BREAKING: Supreme Court partially blocks Hawaii judge ruling against Trump Travel Ban…

Last week we reported that the activist Hawaii judge who tried to stop Trump’s Travel Ban earlier this year ruled that grandparents must be included as a bona fide relationship, that the Trump administration was interpreting the relationship too narrowly.

The Trump administration took that decision to the Supreme Court and won a partial victory:

Here’s the AP’s account of the decision:

The Supreme Court is granting the Trump administration’s request to more strictly enforce its ban on refugees, at least until a federal appeals court weighs in.

But the justices are leaving in place a lower court order that makes it easier for travelers from six mostly Muslim countries to enter the United States.

The high court acted Wednesday on the administration’s appeal of last week’s ruling by U.S. District Judge Derrick Watson that required the government to allow in refugees formally working with a resettlement agency in the United States. Watson also vastly expanded the family relations that refugees and visitors can use to get into the country.

The justices said the federal appeals court in San Francisco should now consider the appeal.

That was written in a positive way.

Here’s what Reuter’s wrote, which is much more negative:

The U.S. Supreme Court rejected on Wednesday a bid by President Donald Trump to block a judge’s ruling that prevented his travel ban on people from six Muslim-majority countries from being applied to grandparents of U.S. citizens.

But in a partial win for Trump, the court put on hold part of the judge’s ruling that would allow more people to enter the United States under a separate ban on refugees if it went into effect.

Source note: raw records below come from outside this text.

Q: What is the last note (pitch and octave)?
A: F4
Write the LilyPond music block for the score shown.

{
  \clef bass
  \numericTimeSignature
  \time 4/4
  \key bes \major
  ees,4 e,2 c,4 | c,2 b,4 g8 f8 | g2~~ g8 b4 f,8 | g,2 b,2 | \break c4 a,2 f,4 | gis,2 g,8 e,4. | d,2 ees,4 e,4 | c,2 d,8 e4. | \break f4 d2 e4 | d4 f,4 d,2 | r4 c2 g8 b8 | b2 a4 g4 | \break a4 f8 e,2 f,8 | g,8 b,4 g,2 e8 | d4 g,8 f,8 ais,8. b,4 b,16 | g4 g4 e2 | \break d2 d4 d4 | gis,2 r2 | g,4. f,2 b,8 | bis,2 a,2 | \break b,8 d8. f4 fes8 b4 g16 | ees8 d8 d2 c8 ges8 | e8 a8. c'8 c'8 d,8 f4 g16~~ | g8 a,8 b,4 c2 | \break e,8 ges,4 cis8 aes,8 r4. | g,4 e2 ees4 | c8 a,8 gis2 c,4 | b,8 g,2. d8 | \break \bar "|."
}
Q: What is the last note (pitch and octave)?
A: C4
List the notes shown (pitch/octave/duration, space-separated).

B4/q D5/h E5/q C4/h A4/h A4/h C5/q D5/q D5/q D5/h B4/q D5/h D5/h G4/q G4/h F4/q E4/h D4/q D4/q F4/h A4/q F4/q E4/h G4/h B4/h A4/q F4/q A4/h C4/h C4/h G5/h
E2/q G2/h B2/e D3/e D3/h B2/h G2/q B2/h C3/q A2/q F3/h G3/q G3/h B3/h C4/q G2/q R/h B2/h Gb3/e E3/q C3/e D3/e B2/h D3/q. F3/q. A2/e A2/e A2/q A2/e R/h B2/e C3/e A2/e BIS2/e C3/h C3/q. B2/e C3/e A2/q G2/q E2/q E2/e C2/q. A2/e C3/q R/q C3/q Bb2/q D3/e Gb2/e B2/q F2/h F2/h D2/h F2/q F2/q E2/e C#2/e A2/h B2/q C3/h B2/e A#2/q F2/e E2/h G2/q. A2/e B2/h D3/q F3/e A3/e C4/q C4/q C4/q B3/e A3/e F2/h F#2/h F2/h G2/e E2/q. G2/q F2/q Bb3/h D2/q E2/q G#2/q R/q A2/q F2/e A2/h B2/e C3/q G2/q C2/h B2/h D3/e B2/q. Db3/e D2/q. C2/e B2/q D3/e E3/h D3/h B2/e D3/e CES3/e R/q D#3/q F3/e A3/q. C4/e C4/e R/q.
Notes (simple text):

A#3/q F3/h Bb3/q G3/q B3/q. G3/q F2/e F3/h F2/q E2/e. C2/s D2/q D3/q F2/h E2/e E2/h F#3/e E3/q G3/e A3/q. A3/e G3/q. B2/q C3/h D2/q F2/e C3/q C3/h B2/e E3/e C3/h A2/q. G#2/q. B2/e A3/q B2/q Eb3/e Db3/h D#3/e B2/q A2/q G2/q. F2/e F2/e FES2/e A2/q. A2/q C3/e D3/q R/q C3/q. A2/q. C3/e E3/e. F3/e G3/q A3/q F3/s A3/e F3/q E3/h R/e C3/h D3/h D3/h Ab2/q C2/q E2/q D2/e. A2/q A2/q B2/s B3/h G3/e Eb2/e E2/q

The brief order said the court’s decision is temporary while the San Francisco-based 9th U.S. Circuit Court of Appeals considers a separate appeal on the same issue. Three of the conservatives on the court of nine justices noted that they would have granted Trump’s request in full.

The Trump administration last Friday asked the high court to overturn a decision on Thursday by a U.S. district judge in Hawaii, which limited the scope of the administration’s temporary ban on refugees and travelers from Iran, Libya, Somalia, Sudan, Syria and Yemen.

And here’s how Bloomberg wrote up the same decision:

The U.S. Supreme Court dealt a blow to President Donald Trump on his embattled travel ban Wednesday, rejecting his bid to bar entry by some people with family members already in the country.

The 6-3 order by the justices — who last month let the president start restricting entry by people from six mostly Muslim countries — means the government must accept people with grandparents, cousins and other relatives in the U.S.

The order gave Trump a partial win on a separate issue, temporarily blocking a lower court ruling that would have opened the way for potentially thousands of refugees to enter the country in the coming months. That portion of the Supreme Court order applies while the administration appeals on that issue to a federal appellate court in San Francisco.

The Supreme Court will hear arguments on the travel ban in October.

Anyone confused yet?

Here’s how our friends at Legal Insurrection explain today’s ruling:

The Supreme Court has ruled on the Trump administration’s Motion for Clarification and for a Stay of the Hawaii Order significantly scaling back implementation of Travel Order No. 2.

The Court denied the request for “clarification,” granted a stay of the Hawaii Order on refugees, and was silent (de facto denial) of a stay as to relatives…

The short version is that after the Supreme Court substantially overruled the first Hawaii District Court and 9th Circuit injunctions against Travel Order No. 2, the Trump administration implemented new rules following the Supreme Court ruling. Most prominently, the Trump administration limited “close familial relations” (who would be exempted from the Travel Order under the Supreme Court ruling) to Parents, spouses, children, siblings, fiancés and sons- or daughters-in-law.

The Hawaii District Court, however, issued a second preliminary injunction expanding who was exempted to “grandparents, grandchildren, brothers-in-law, sisters-in-law, aunts, uncles, nieces, nephews, and cousins of persons in the United States”. The Hawaii court also ruled that mere contact between a refugee and a private U.S. refugee agency was sufficient in and of itself to constitute a bona fide connection to the U.S. so as to exempt such refugees from the Travel Order.

The entire court rejected the concept of “clarification”… The majority stayed only part (as to refugees), but not the absurd expansive definition of close family used by the District Court.

So as William Jacobson explains, the Supreme Court stayed silent on the portion of the Hawaii judge’s order that broadened the ‘bona fide relationship’ to grandparents, etc, while staying the portion of the order where the Hawaii judge “ruled that mere contact between a refugee and a private U.S. refugee agency was sufficient in and of itself to constitute a bona fide connection”.

They also rejected Trump’s request for clarification of their original order on what constitutes a ‘bona fide relationship’.

So it’s basically a partial win for Trump, but a partial loss as well.